News about the recent partial shutdown of the government focused on the 800,000 plus workers who were either not working at all or working without pay. Those workers were understandably concerned about how they were going to pay for their mortgages, rents, insurance, or any cost associated with their own health.
As the weeks passed, and the shutdown continued to be in effect longer than any other shutdown in U.S. history, we began to hear reports associated with the side effects of this shutdown – damage to national parks, trash piling up and sewage overflowing since the sanitation workers were furloughed.
Those receiving certain welfare benefits would be okay for another month, but after that, if the shutdown continued, no one knew what would happen. One thing we did not hear about was the effect of the shutdown on health services.
Why Was the Government Shut Down?
In a nutshell, the U.S. Constitution provides for the House of Representatives, the Senate, and the president to agree on how to spend government money. This is done by way of an appropriations bill which allocates funds to various government agencies or projects.
Every year, funding for certain agencies comes up for renewal and funding must be reallocated to the agency in order for it to continue functioning. If the deadline for allocation passes without a new spending bill being approved, those specific agencies cannot function. Thus, they are shutdown.

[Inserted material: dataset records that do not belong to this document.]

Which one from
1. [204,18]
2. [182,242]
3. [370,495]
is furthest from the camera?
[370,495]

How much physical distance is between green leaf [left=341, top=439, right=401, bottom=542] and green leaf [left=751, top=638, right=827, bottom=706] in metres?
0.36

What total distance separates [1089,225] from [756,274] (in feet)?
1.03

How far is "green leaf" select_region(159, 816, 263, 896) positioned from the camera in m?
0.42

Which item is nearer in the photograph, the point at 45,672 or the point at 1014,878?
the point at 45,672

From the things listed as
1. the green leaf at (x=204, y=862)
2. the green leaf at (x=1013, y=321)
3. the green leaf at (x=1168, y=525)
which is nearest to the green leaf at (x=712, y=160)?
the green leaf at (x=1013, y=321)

This is not the first time a shutdown has happened. Each government agency has developed a contingency plan on how it will function if it is affected by a shutdown. Certain employees are designated as essential. They continue to show up for work. Although they are not paid during the shutdown, they are almost 100 percent assured of receiving payment when the shutdown is over.
Other employees who are designated as nonessential employees are “furloughed,” meaning they do not show up for work. When the shutdown is over, they return to work, but they do not get paid for the amount of time they were not working due to the shutdown.

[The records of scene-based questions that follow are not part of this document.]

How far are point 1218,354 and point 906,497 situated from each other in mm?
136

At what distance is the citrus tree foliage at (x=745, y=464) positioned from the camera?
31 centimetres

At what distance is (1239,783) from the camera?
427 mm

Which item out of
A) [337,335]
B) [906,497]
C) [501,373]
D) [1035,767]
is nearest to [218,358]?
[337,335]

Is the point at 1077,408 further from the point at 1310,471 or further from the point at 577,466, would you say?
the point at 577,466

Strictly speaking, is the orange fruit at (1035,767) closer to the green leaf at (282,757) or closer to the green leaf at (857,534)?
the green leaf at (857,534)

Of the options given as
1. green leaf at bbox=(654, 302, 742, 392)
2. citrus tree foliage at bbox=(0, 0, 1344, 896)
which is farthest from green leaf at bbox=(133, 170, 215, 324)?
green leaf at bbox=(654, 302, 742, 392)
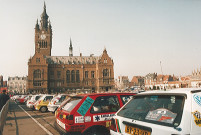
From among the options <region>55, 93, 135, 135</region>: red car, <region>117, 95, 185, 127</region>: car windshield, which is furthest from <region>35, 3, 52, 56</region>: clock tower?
<region>117, 95, 185, 127</region>: car windshield

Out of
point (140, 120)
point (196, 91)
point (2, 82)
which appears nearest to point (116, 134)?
point (140, 120)

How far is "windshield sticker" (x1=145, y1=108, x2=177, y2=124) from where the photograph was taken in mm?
2695

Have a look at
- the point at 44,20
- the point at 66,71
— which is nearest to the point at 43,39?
the point at 44,20

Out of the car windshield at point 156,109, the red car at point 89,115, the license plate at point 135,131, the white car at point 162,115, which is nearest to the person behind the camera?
the white car at point 162,115

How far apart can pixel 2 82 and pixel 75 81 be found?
121 m

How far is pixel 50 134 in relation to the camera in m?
7.32

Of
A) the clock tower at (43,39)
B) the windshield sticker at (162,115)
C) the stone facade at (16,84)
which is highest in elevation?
the clock tower at (43,39)

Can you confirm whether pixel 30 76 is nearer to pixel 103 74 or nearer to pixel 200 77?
pixel 103 74

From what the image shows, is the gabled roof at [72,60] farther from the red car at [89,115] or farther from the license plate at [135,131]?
the license plate at [135,131]

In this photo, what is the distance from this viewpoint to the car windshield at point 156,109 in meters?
2.69

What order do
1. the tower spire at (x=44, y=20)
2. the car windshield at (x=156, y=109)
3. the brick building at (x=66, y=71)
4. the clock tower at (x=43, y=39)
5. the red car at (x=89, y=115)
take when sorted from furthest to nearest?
1. the tower spire at (x=44, y=20)
2. the clock tower at (x=43, y=39)
3. the brick building at (x=66, y=71)
4. the red car at (x=89, y=115)
5. the car windshield at (x=156, y=109)

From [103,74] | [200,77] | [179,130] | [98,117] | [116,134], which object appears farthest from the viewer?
[200,77]

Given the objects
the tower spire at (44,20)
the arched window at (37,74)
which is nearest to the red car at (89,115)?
the arched window at (37,74)

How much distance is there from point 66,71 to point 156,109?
70.3 meters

On January 25, 2019, Congress and the president agreed on temporary funding for the agencies that had been shut down. They agreed to work together for a solution for the next three weeks, but another shutdown remains a possibility.
The Shutdown: How it Affected Medical Practices
In previous shutdowns, medical practices have been adversely affected, suffering substantial delays in paying claims and disruption in meaningful use attestations. Although the recent shutdown should not have a tremendous effect on healthcare, medical practitioners may still see some problems stemming from the extended shutdown.
Medicare and Medicaid. The Centers for Medicare and Medicaid Services (CMS) are not subject to the appropriations process that was the subject of the recent shutdown. The fully funded until September 30, 2019. The processing of claims is considered an “essential” duty, so in theory, Medicare providers should not have experienced any change in the handling of their claims.
Although services and claims processing for current providers was supposed to have not been affected, the certification process for new providers as well as recertification for current providers was slowed down. The Department of Health and Human Services (HHS) which is the parent agency for CMS said, “Fewer recertification and initial surveys for Medicare and Medicaid providers would be completed, putting beneficiaries at risk of quality of care deficiencies.”
HHS furloughed more than 40,000 employees, so it is likely that paying of claims will be slower than usual. With the staff shortages, it seems almost inevitable that reimbursements and other payments will be delayed.
Although at this point, providers and beneficiaries are protected, the amount and timeliness of CMS support may vary depending on how the government shut down plays out.
FDA suspended inspections. There is still quite a concern about the effect of the shutdown on the health of the general public. The Food and Drug Administration (FDA) suspended its inspections, which may result in an outbreak of foodborne illnesses. This may create a greater demand for physician services.
The Shutdown and Meaningful Use
Although Health and Human Services (HHS) which oversees CMS furloughed 24 percent of its employees, this was not supposed to affect CMS and its handling of meaningful use and incentives for attestation.
If another shutdown occurs in the near future due to a controversy over appropriations, CMS will still not be affected. There may be a shutdown coming in the future when the parties are expected to disagree about the debt ceiling. That type of shutdown may CMS operation and could create some problems for meaningful use incentives.